Blue Skies Ahead for Utility Computing?
Last month, IBM unveiled its latest utility computing plans to an audience
in Shanghai, China, and captured the attention of the entire IT industry. The
company's "Blue
Cloud" portfolio promises to enable enterprises to tap into IBM's data
center capabilities via the Internet to satisfy their application and computing
needs.
Anyone with a memory of over five years will recall that IBM made similar promises
around 2002 that it has yet to fulfill. Will IBM be true to its word this time
around?
Back in 2002, IBM was pioneering concepts like autonomous and on-demand computing
and promoting Linux operating systems and Software-as-Service (IBM's version
of SaaS) in an effort to demonstrate to its customers that it understood the
changing nature of their business requirements.
Some of these ideas were in line with the initial hypothesis of Nicholas Carr's
writings that IT didn't matter because companies could increasingly leverage
commoditized computing power rather than build and maintain their own in-house
operations.
Yet, IBM drifted away from these ideas in favor of appealing to a future generation
of potential corporate workers with its Second Life initiative.

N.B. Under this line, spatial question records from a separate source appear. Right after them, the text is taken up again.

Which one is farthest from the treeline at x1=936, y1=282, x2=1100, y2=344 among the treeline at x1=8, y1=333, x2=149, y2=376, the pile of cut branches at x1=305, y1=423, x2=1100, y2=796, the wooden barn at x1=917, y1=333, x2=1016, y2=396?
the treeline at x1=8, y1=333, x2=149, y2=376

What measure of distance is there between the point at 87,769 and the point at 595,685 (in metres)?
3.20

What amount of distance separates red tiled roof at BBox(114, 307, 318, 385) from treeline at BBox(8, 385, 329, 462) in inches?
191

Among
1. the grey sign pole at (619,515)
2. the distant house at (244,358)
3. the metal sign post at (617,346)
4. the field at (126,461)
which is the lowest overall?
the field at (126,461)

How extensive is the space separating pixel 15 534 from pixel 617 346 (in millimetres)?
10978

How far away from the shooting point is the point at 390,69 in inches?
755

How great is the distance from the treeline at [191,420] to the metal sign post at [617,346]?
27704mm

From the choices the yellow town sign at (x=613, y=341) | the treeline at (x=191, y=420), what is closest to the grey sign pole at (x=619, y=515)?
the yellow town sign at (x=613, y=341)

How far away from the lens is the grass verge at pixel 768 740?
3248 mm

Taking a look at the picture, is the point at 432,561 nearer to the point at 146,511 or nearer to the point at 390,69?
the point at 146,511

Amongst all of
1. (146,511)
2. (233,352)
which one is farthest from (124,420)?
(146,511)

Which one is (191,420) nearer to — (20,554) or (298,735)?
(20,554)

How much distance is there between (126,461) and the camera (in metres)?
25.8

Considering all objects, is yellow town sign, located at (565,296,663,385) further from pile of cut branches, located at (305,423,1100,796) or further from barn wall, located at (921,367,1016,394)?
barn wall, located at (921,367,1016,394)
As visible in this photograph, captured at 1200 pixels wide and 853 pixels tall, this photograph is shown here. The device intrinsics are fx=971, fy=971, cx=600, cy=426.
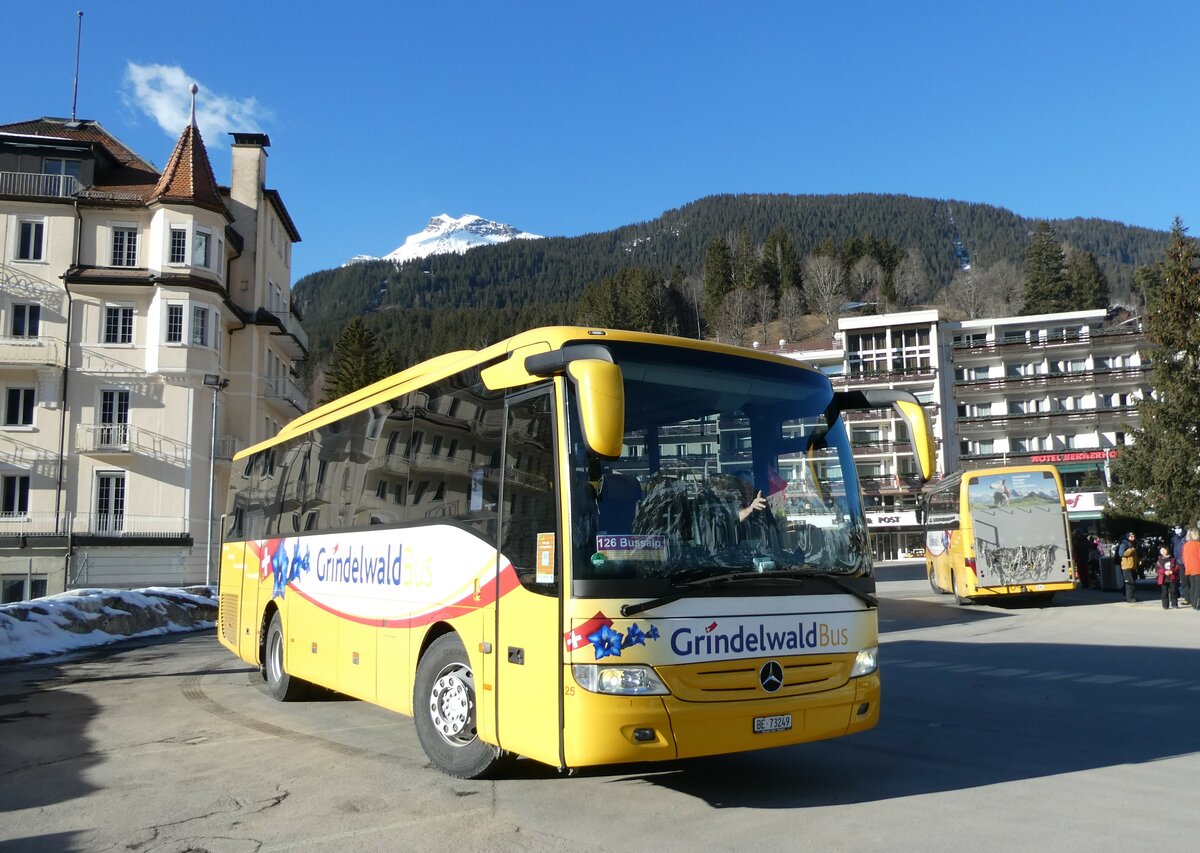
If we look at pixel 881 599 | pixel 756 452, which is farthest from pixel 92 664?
pixel 881 599

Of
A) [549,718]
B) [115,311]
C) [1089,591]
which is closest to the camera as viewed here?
[549,718]

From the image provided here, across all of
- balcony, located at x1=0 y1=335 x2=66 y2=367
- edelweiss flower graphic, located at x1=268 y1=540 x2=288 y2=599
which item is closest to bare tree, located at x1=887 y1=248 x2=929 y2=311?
balcony, located at x1=0 y1=335 x2=66 y2=367

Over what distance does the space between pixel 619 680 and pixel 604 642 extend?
242 millimetres

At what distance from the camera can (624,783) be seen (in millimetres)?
7000

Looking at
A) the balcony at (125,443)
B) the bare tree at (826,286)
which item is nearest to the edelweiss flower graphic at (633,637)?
the balcony at (125,443)

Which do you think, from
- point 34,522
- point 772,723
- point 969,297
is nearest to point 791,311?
point 969,297

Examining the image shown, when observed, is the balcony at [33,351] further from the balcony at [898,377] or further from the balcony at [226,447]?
the balcony at [898,377]

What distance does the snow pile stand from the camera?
17766 millimetres

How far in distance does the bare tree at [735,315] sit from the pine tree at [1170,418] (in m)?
90.1

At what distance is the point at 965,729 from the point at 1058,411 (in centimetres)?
7685

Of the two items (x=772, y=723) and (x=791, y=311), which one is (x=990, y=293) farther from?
(x=772, y=723)

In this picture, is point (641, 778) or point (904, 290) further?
point (904, 290)

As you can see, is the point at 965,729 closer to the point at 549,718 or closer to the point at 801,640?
the point at 801,640

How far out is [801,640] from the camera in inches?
254
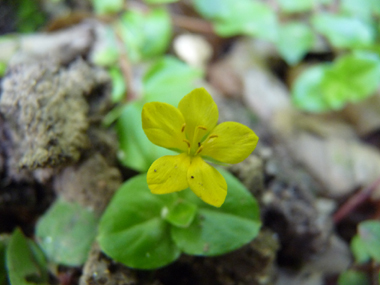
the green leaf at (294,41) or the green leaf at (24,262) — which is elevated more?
the green leaf at (24,262)

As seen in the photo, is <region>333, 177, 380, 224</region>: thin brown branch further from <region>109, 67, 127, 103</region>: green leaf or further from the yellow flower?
<region>109, 67, 127, 103</region>: green leaf

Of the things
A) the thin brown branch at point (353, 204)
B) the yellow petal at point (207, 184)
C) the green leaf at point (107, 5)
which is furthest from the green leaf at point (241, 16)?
the yellow petal at point (207, 184)

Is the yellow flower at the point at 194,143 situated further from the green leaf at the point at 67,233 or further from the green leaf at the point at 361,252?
the green leaf at the point at 361,252

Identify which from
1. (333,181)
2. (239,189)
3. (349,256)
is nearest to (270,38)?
(333,181)

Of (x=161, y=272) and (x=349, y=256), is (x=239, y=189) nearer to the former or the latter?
(x=161, y=272)

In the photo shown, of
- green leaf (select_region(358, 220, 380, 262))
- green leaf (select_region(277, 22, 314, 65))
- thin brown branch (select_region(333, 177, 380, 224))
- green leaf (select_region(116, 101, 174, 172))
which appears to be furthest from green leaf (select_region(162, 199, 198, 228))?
green leaf (select_region(277, 22, 314, 65))

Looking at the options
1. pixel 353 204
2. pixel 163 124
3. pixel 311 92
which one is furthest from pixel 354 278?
pixel 311 92
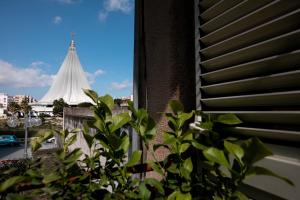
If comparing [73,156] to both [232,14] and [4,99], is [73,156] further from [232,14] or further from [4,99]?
[4,99]

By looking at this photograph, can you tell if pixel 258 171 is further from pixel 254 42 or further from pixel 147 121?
pixel 254 42

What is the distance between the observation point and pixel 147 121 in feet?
3.22

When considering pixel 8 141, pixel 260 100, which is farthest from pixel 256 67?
pixel 8 141

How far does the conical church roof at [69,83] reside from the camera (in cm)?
5088

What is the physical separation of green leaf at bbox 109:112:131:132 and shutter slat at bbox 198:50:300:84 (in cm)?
62

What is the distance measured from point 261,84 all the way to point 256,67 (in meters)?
0.08

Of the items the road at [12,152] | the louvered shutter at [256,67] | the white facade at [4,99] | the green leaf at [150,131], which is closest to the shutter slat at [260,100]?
the louvered shutter at [256,67]

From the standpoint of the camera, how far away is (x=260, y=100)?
1.07 meters

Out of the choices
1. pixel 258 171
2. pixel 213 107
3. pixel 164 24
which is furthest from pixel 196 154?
pixel 164 24

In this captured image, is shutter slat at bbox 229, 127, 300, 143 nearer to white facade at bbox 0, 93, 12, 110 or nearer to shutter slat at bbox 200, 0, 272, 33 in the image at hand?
shutter slat at bbox 200, 0, 272, 33

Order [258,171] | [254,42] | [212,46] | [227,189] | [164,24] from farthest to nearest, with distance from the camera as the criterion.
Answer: [164,24], [212,46], [254,42], [227,189], [258,171]

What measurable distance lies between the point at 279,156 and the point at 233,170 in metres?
0.37

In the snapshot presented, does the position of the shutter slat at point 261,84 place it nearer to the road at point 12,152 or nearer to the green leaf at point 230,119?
the green leaf at point 230,119

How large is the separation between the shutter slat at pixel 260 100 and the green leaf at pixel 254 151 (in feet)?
1.32
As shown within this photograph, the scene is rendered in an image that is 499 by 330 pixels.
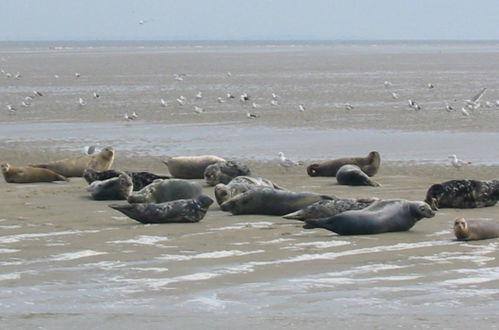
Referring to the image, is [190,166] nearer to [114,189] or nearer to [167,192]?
[114,189]

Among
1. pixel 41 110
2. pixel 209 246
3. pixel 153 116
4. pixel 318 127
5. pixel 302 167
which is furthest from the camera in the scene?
pixel 41 110

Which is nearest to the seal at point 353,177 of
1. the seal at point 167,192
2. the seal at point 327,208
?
the seal at point 167,192

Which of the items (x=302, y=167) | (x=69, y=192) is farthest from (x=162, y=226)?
(x=302, y=167)

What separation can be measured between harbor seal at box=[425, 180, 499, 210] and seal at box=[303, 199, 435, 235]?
1.16m

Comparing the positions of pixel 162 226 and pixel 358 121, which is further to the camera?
pixel 358 121

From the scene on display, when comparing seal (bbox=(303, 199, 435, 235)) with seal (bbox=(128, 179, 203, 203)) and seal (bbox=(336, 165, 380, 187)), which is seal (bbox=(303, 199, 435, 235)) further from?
seal (bbox=(336, 165, 380, 187))

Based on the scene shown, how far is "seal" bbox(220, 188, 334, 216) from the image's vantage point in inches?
369

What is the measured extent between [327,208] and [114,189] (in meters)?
2.40

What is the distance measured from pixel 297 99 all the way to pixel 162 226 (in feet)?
65.7

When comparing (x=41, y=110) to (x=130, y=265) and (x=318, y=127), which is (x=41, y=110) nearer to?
(x=318, y=127)

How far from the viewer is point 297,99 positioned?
28641mm

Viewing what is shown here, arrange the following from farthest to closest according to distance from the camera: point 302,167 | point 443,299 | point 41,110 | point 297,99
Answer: point 297,99, point 41,110, point 302,167, point 443,299

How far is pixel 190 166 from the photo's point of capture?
41.7 ft

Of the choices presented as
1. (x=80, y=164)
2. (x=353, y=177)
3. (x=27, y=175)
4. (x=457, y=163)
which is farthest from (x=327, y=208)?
(x=457, y=163)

Ironically,
just as IBM was abandoning its thought-leadership position in the utility computing
world to pursue avatars in Cyberspace, a widening assortment of new players
were ready to pick up the on-demand banner to make it a reality.
The consumer world became flooded with on-demand alternatives ranging from
Apple iTunes to YouTube videos, with Amazon and eBay in between. Google moved
beyond its popular search solution to create a new world of widgets and ready-to-use
apps that could satisfy the simple needs of casual users.
I've written on numerous occasions in this space about Salesforce.com's success
in giving corporate customers the on-demand applications they were seeking to
meet their corporate needs as well.
These offerings served as a proof point and stepping stone for many companies
who were ready to 'out-task' the burdens of hardware and software deployment
and support to a viable vendor so they could reap the benefits of their on-demand
system and application capabilities.